Enfin, l'accessibilité des écoles reste souvent limitée (absence de rampe, d'ascenseur ou de toilettes pour personnes handicapées). Au cours de l'année scolaire 2020-2021, seule une école sur trois était accessible aux élèves à mobilité réduite, selon le rapport de la cour des comptes sur la situation en Italie.
Les problèmes de coordination entre les différents acteurs
La coordination entre les différents acteurs de l'éducation et de la santé (enseignants, parents, professionnels de santé, services sociaux) est, comme on l'a vu, capitale pour une inclusion réussie. Mais cette coordination reste souvent difficile à mettre en place étant donné la pluralité des acteurs qui devraient intervenir.
Les inégalités entre les régions
Les disparités entre les régions ou les districts scolaires peuvent entraîner des inégalités dans la qualité des services offerts aux élèves en situation de handicap. On l'a mentionné, c'est notamment le cas en Allemagne où les différents Länder sont chargés des politiques éducatives. De même, les élèves dans des zones rurales ou défavorisées ont souvent moins accès aux ressources d'accompagnement spécialisées.
Conseils pour les parents qui s'expatrient avec un enfant en situation de handicap
Il y a parfois un décalage entre les ambitions d'accueil des élèves à besoins particuliers et les contraintes auxquelles il faut faire face sur le terrain. Dans tous les cas, il est recommandé de :
Se renseigner sur les textes officiels qui régissent la scolarisation des élèves présentant un handicap
Avant de voir concrètement ce qui se passe dans l'école envisagée, il est bon d'avoir une idée précise de la manière dont votre enfant devrait théoriquement être pris en charge. Les textes officiels sont généralement accessibles à partir du site du ministère de l'Éducation du pays cible.
Effectuer une visite de l'école pour constater par soi-même la nature des aménagements
Qu'en est-il des rampes d'accès, de l'aménagement des toilettes, du matériel d'accompagnement dont dispose l'école ? Rien de tel qu'un tour de l'établissement pour s'en rendre compte.
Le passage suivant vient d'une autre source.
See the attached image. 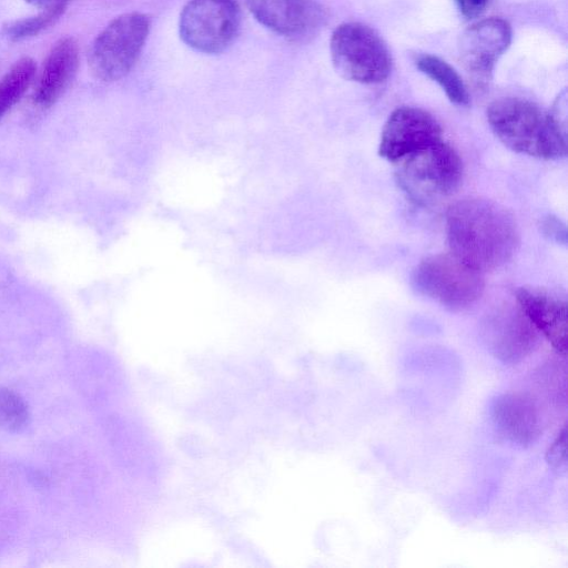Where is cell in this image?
I'll return each instance as SVG.
<instances>
[{
  "label": "cell",
  "mask_w": 568,
  "mask_h": 568,
  "mask_svg": "<svg viewBox=\"0 0 568 568\" xmlns=\"http://www.w3.org/2000/svg\"><path fill=\"white\" fill-rule=\"evenodd\" d=\"M446 234L450 253L481 273L504 266L519 246L514 215L481 197H465L448 207Z\"/></svg>",
  "instance_id": "6da1fadb"
},
{
  "label": "cell",
  "mask_w": 568,
  "mask_h": 568,
  "mask_svg": "<svg viewBox=\"0 0 568 568\" xmlns=\"http://www.w3.org/2000/svg\"><path fill=\"white\" fill-rule=\"evenodd\" d=\"M487 121L507 148L544 160L566 155L565 120L520 98L505 97L487 108Z\"/></svg>",
  "instance_id": "7a4b0ae2"
},
{
  "label": "cell",
  "mask_w": 568,
  "mask_h": 568,
  "mask_svg": "<svg viewBox=\"0 0 568 568\" xmlns=\"http://www.w3.org/2000/svg\"><path fill=\"white\" fill-rule=\"evenodd\" d=\"M397 182L418 204H430L453 194L462 183L463 162L443 140L399 161Z\"/></svg>",
  "instance_id": "3957f363"
},
{
  "label": "cell",
  "mask_w": 568,
  "mask_h": 568,
  "mask_svg": "<svg viewBox=\"0 0 568 568\" xmlns=\"http://www.w3.org/2000/svg\"><path fill=\"white\" fill-rule=\"evenodd\" d=\"M329 48L335 70L349 81L381 83L392 72L393 59L387 44L366 24H339L332 33Z\"/></svg>",
  "instance_id": "277c9868"
},
{
  "label": "cell",
  "mask_w": 568,
  "mask_h": 568,
  "mask_svg": "<svg viewBox=\"0 0 568 568\" xmlns=\"http://www.w3.org/2000/svg\"><path fill=\"white\" fill-rule=\"evenodd\" d=\"M414 287L423 295L452 311L474 305L483 295V273L454 254H436L420 261L412 276Z\"/></svg>",
  "instance_id": "5b68a950"
},
{
  "label": "cell",
  "mask_w": 568,
  "mask_h": 568,
  "mask_svg": "<svg viewBox=\"0 0 568 568\" xmlns=\"http://www.w3.org/2000/svg\"><path fill=\"white\" fill-rule=\"evenodd\" d=\"M150 26V18L140 12H129L113 19L91 45L88 59L91 73L104 82L125 77L144 47Z\"/></svg>",
  "instance_id": "8992f818"
},
{
  "label": "cell",
  "mask_w": 568,
  "mask_h": 568,
  "mask_svg": "<svg viewBox=\"0 0 568 568\" xmlns=\"http://www.w3.org/2000/svg\"><path fill=\"white\" fill-rule=\"evenodd\" d=\"M240 28L241 9L236 0H189L179 23L181 39L207 54L227 49Z\"/></svg>",
  "instance_id": "52a82bcc"
},
{
  "label": "cell",
  "mask_w": 568,
  "mask_h": 568,
  "mask_svg": "<svg viewBox=\"0 0 568 568\" xmlns=\"http://www.w3.org/2000/svg\"><path fill=\"white\" fill-rule=\"evenodd\" d=\"M442 126L430 113L419 108L402 106L390 113L383 126L378 154L389 162H399L442 141Z\"/></svg>",
  "instance_id": "ba28073f"
},
{
  "label": "cell",
  "mask_w": 568,
  "mask_h": 568,
  "mask_svg": "<svg viewBox=\"0 0 568 568\" xmlns=\"http://www.w3.org/2000/svg\"><path fill=\"white\" fill-rule=\"evenodd\" d=\"M511 41V28L501 18H488L464 31L458 43L460 63L478 85H486L493 69Z\"/></svg>",
  "instance_id": "9c48e42d"
},
{
  "label": "cell",
  "mask_w": 568,
  "mask_h": 568,
  "mask_svg": "<svg viewBox=\"0 0 568 568\" xmlns=\"http://www.w3.org/2000/svg\"><path fill=\"white\" fill-rule=\"evenodd\" d=\"M481 337L494 357L504 364H517L534 351L537 331L519 306L506 305L487 315Z\"/></svg>",
  "instance_id": "30bf717a"
},
{
  "label": "cell",
  "mask_w": 568,
  "mask_h": 568,
  "mask_svg": "<svg viewBox=\"0 0 568 568\" xmlns=\"http://www.w3.org/2000/svg\"><path fill=\"white\" fill-rule=\"evenodd\" d=\"M246 6L261 24L293 40L314 36L326 20L316 0H246Z\"/></svg>",
  "instance_id": "8fae6325"
},
{
  "label": "cell",
  "mask_w": 568,
  "mask_h": 568,
  "mask_svg": "<svg viewBox=\"0 0 568 568\" xmlns=\"http://www.w3.org/2000/svg\"><path fill=\"white\" fill-rule=\"evenodd\" d=\"M489 414L496 433L515 446L528 447L541 434L538 406L525 393L509 392L496 396L491 400Z\"/></svg>",
  "instance_id": "7c38bea8"
},
{
  "label": "cell",
  "mask_w": 568,
  "mask_h": 568,
  "mask_svg": "<svg viewBox=\"0 0 568 568\" xmlns=\"http://www.w3.org/2000/svg\"><path fill=\"white\" fill-rule=\"evenodd\" d=\"M519 308L536 331L540 332L556 352L567 354V303L547 291L520 287L516 291Z\"/></svg>",
  "instance_id": "4fadbf2b"
},
{
  "label": "cell",
  "mask_w": 568,
  "mask_h": 568,
  "mask_svg": "<svg viewBox=\"0 0 568 568\" xmlns=\"http://www.w3.org/2000/svg\"><path fill=\"white\" fill-rule=\"evenodd\" d=\"M79 67V45L75 39L65 37L49 51L36 90L34 102L42 108L54 104L70 85Z\"/></svg>",
  "instance_id": "5bb4252c"
},
{
  "label": "cell",
  "mask_w": 568,
  "mask_h": 568,
  "mask_svg": "<svg viewBox=\"0 0 568 568\" xmlns=\"http://www.w3.org/2000/svg\"><path fill=\"white\" fill-rule=\"evenodd\" d=\"M415 64L420 72L439 84L453 103L457 105L468 104L467 88L462 77L450 64L432 54L418 55Z\"/></svg>",
  "instance_id": "9a60e30c"
},
{
  "label": "cell",
  "mask_w": 568,
  "mask_h": 568,
  "mask_svg": "<svg viewBox=\"0 0 568 568\" xmlns=\"http://www.w3.org/2000/svg\"><path fill=\"white\" fill-rule=\"evenodd\" d=\"M37 65L24 57L18 60L0 79V116L8 112L24 94L31 84Z\"/></svg>",
  "instance_id": "2e32d148"
},
{
  "label": "cell",
  "mask_w": 568,
  "mask_h": 568,
  "mask_svg": "<svg viewBox=\"0 0 568 568\" xmlns=\"http://www.w3.org/2000/svg\"><path fill=\"white\" fill-rule=\"evenodd\" d=\"M67 3L42 8L38 14L8 22L2 33L11 41L32 38L53 24L65 11Z\"/></svg>",
  "instance_id": "e0dca14e"
},
{
  "label": "cell",
  "mask_w": 568,
  "mask_h": 568,
  "mask_svg": "<svg viewBox=\"0 0 568 568\" xmlns=\"http://www.w3.org/2000/svg\"><path fill=\"white\" fill-rule=\"evenodd\" d=\"M30 419L26 400L14 390L0 387V429L17 432L24 428Z\"/></svg>",
  "instance_id": "ac0fdd59"
},
{
  "label": "cell",
  "mask_w": 568,
  "mask_h": 568,
  "mask_svg": "<svg viewBox=\"0 0 568 568\" xmlns=\"http://www.w3.org/2000/svg\"><path fill=\"white\" fill-rule=\"evenodd\" d=\"M566 443L567 428L564 425L546 453V460L552 467L558 468L566 463Z\"/></svg>",
  "instance_id": "d6986e66"
},
{
  "label": "cell",
  "mask_w": 568,
  "mask_h": 568,
  "mask_svg": "<svg viewBox=\"0 0 568 568\" xmlns=\"http://www.w3.org/2000/svg\"><path fill=\"white\" fill-rule=\"evenodd\" d=\"M490 0H455L460 13L467 19L480 16Z\"/></svg>",
  "instance_id": "ffe728a7"
},
{
  "label": "cell",
  "mask_w": 568,
  "mask_h": 568,
  "mask_svg": "<svg viewBox=\"0 0 568 568\" xmlns=\"http://www.w3.org/2000/svg\"><path fill=\"white\" fill-rule=\"evenodd\" d=\"M26 1L31 4L45 8V7H50V6H54V4L68 3L69 0H26Z\"/></svg>",
  "instance_id": "44dd1931"
}]
</instances>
Ces visites sont en général possibles lors des journées portes ouvertes ou sur prise de rendez-vous.
Demander si l'éducation inclusive fait partie d'un des axes du projet d'établissement
Le projet d'établissement est un texte qui oriente les principaux axes et objectifs de l'école. Il fait l'objet d'une définition interne et témoigne des ambitions communes de l'équipe éducative d'une école donnée, au-delà des directives générales du ministère de l'Éducation. C'est donc bon signe si l'inclusivité est mentionnée explicitement dans ce projet d'établissement, avec le détail des mesures prises à cet effet.
Se renseigner sur la présence d'un référent handicap à l'école
Il peut s'agir d'un professeur ou d'un autre membre de l'équipe éducative. La mise en place d'une telle ressource est le signe que l'établissement mène une politique active dans le domaine de l'accueil des élèves handicapés.
Chercher les ressources d'accompagnement disponibles dans la langue de scolarisation de l'élève
Y a-t-il, par exemple, des orthophonistes exerçant dans la langue maternelle de votre enfant ? Le Consulat du pays d'accueil met en général à disposition une liste de personnel de santé exerçant dans votre langue maternelle. Il est important d'avoir une idée préalable de ces ressources si cela est déterminant pour la prise en charge de votre enfant.
Se rapprocher des associations de parents d'élèves
Par ce moyen, on peut obtenir des témoignages très concrets de la manière dont le handicap est pris en charge par l'établissement visé. Ces témoignages, combinés aux autres démarches évoquées, permettent de vous formuler une idée précise de la manière dont votre enfant peut être accueilli.